***** Exercise text
# The psychology of getting unstuck



## Hamstrung (Sep 21, 2007)

Interesting article. Can be applied to practicing. 

http://www.brainpickings.org/2013/10/17/ok-plateau/


----------



## mhammer (Nov 30, 2007)

Not an UNinteresting article, but it bears noting that all of this "stage" stuff applies at the nano, micro, meso, and macro levels. That is to say, one needs to be mindful of whatthe goal of the practice is.

Take the case of learning to ride a bicycle. It is difficult to both pedal and steer at the outset, largely because the placement of feet on pedals, the balancing of the bike by how forcefully one pushes the pedals, the juggling of the handlebars, etc., all require too much attention to be able to devote any little bit to looking forward and deciding where to go. Indeed, the beginning cyclist isn't really "going" anywhere, they are simply trying to "go", in the most abstract sense.

With practice, though, comes the ability to automatize the foot movements, such that attention can be allocated to scenery, to choosing a destination, and going to it. The goal of cycling has moved to a higher level, from merely staying upright and not hurting yourself to going somewhere.

Similarly, in practicing guitar, or any aesthetic pursuit of your own choosing, there is the not so small matter of selecting your goal. When I was starting out, my goals would have been to be able to strum the chords, or a specific riff, to my favourite songs, in pitch, and in time with, the radio. A very low-level goal. If your goal is to sound like SRV or some other idol, fine. But what then? 

So I think the strategies that one can adopt for becoming "unstuck" really begin with identifying what your goal is. What you want to come next determines how you get from where you are now, to that point, and the sorts of practice that will be relevant.


----------
**********
§ What you will do:
(A) Transcribe the passage of the forum thread on getting unstuck that opens with the words containing "With practice, though, comes" and closes with "But what then?".
(B) According to the forum thread on getting unstuck, what do the strategies for becoming "unstuck" really begin with?
***** Information given
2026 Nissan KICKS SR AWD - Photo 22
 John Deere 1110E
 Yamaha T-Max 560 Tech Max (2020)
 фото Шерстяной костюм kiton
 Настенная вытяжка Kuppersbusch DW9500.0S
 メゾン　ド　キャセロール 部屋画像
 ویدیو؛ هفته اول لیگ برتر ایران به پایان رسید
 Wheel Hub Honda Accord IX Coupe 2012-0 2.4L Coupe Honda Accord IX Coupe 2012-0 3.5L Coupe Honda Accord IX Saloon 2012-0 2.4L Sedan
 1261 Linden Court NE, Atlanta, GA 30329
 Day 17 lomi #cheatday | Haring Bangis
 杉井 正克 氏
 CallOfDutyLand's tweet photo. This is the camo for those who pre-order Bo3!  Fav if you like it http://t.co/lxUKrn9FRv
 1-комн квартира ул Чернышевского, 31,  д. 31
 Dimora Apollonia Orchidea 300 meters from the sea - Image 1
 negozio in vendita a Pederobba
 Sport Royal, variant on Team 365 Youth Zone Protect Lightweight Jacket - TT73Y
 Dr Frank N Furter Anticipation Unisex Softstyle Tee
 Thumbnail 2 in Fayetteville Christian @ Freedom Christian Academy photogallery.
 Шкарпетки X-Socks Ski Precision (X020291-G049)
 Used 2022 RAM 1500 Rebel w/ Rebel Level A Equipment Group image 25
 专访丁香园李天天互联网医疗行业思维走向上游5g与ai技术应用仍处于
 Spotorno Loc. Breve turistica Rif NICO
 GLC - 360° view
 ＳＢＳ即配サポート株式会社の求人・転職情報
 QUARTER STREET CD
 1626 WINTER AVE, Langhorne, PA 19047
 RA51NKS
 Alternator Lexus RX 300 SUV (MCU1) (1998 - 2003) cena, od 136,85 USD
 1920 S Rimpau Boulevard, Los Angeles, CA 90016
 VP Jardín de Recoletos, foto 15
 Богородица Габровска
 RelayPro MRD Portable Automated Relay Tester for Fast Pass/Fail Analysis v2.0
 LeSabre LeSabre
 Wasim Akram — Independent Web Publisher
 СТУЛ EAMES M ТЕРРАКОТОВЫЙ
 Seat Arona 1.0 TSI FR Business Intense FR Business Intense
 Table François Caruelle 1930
**********
§ Answers by item number:
(A)
With practice, though, comes the ability to automatize the foot movements, such that attention can be allocated to scenery, to choosing a destination, and going to it. The goal of cycling has moved to a higher level, from merely staying upright and not hurting yourself to going somewhere.

Similarly, in practicing guitar, or any aesthetic pursuit of your own choosing, there is the not so small matter of selecting your goal. When I was starting out, my goals would have been to be able to strum the chords, or a specific riff, to my favourite songs, in pitch, and in time with, the radio. A very low-level goal. If your goal is to sound like SRV or some other idol, fine. But what then?

(B) They begin with identifying what your goal is.